In Challenging Times, Quizzes Seem to Be a Challenge People Like Taking on

A couple weeks ago, I wrote about the successful quizzes that Lessiter Media is doing—an initiative they started well before the pandemic hit. For one, they received a few thousand submissions with almost 2,000 new email addresses; more than 120 new subscribers emerged from the list of quiz takers.
This week I came across a quiz from a publisher in the UK that ties into the pandemic. The Investment Week Virtual Quiz 2020 was designed to help “heroic frontline NHS [National Health Service] staff tackling the coronavirus crisis.” Today at 4 pm their time they held the live quiz “hosted by a special industry guest.” Participants were sent a link and also could dial in to a video/audio call. They would even show a leaderboard in real-time so the winner can be revealed instantly.
To take part they asked people to choose a donation fee with all proceeds going to CASCAID’s NHS fundraising campaign (minimum donation was £15).
Coincidentally, the Washington Post ran an article this week titled, The Pubs Are Closed, But Brits Won’t Give Up Their Quizzes, so the tradition is even stronger there. But still, given the success of quizzes here—I’ve read that Jeopardy is once again soaring in the ratings—this might be a good time to try one, especially if you can work in the goodwill.

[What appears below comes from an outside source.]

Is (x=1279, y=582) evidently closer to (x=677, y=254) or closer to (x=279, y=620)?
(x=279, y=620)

Goodwill was one theme in the SIPA UK discussion last week. “What we’ve done this week is a special white paper on COVID-19,” said Victoria Mellor, who with Robin Crumby built Melcrum up from the ground floor and now runs Kademy. “The view I’m talking on subscriptions is that you need to sell by helping people. Cold calling in this environment is difficult; being helpful is the way to go. We have a coaching offering in our membership suite of online training modules… What we’re doing is for prospects in our pipeline, offering free coaching sessions [and it is] being well received. People need short-term help… Be helpful and thoughtful about how you’re positioning yourselves.”
If there can be some type of quiz or gamification involved, all the better. People are looking for any kind of escape, and quizzes, jigsaw puzzles and games can supply that.

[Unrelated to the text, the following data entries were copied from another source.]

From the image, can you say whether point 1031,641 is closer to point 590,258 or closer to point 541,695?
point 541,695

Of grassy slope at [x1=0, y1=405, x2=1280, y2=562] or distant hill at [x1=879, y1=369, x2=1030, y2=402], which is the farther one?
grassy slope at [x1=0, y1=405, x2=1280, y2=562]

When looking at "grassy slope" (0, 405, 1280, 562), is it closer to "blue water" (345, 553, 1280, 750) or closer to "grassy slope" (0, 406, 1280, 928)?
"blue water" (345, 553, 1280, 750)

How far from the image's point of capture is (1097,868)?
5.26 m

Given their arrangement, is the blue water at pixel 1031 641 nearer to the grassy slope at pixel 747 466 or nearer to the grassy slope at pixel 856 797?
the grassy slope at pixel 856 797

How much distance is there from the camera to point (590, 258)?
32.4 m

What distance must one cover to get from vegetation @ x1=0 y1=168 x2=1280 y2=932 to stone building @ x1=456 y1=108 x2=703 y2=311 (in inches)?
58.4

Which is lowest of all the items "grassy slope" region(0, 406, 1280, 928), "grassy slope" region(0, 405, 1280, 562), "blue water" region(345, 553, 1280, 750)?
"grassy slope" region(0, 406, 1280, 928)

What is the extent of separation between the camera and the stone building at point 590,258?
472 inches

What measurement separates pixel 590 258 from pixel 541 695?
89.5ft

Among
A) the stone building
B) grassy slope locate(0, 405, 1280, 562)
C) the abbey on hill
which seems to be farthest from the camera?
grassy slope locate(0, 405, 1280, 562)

In their 100 event trends for 2020—before the pandemic—the Event MB Studio team found that 10% of the apps they analyzed listed gamification features as part of the app. “…let people win rewards for acing a quiz on the keynote [speaker]. Leaderboards and awards have proven particularly effective, as attendees compete against one another for more recognition as well.”
Other publishers I know doing quizzes include:
Financial Times. They are still doing an FT Weekend Quiz that seems to be gated to subscribers (must be popular). They are centered around popular culture with this subhead: “Our ‘Round on the Links’ quiz tests your ability to draw connections. Thinking caps on!” Last year’s quiz focused on “The Week in News.”

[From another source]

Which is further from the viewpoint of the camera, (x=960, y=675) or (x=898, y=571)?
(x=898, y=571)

Education Week. Although it looks like they put a temporary stop to their quizzes after Feb. 24. They would regularly achieve nearly 90% quiz completions and around 60% of people completing the quiz filling out the registration form for lead generation.
Kiplinger. The UK-owned publisher features an entire gallery of quizzes on varying topics. Although most of them seem evergreen—The Couples and Money Quiz; The Personal Finance Quiz—a click on the Recession Quiz leads to 10 Facts You Must Know About Recessions, updated on March 27.
PR News. On Access Intelligence’s PR News grammar quiz,  a Scrabble-like image of “G R A M M A R” emerges with the headline, “How Good Is Your Grammar?” “Do you correct others on their grammar? Or do you get corrected? See how you stack up…”
Lastly, I always hark back to a quiz that OPIS did. The questions were tough, so that when you got one wrong, the answer led you to an upcoming webinar where the correct answers would be discussed. The email with this quiz drew the most sign-ups for that webinar.